Available data:
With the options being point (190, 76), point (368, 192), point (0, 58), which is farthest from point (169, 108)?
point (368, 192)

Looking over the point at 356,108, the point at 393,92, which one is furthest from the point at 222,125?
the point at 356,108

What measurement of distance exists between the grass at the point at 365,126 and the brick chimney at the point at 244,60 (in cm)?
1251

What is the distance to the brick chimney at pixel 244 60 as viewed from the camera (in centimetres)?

What is being asked: Without leaving anything out, give the entries again exactly.

Exercise result:
With the options being point (190, 76), point (368, 192), point (0, 58), which is farthest from point (169, 108)?
point (368, 192)

Looking over the point at 356,108, the point at 393,92, which one is furthest from the point at 222,125?
the point at 356,108

What measurement of distance exists between the grass at the point at 365,126 and the brick chimney at the point at 244,60 (in cm)?
1251

What is the distance to the brick chimney at pixel 244 60 as viewed from the camera (in centimetres)?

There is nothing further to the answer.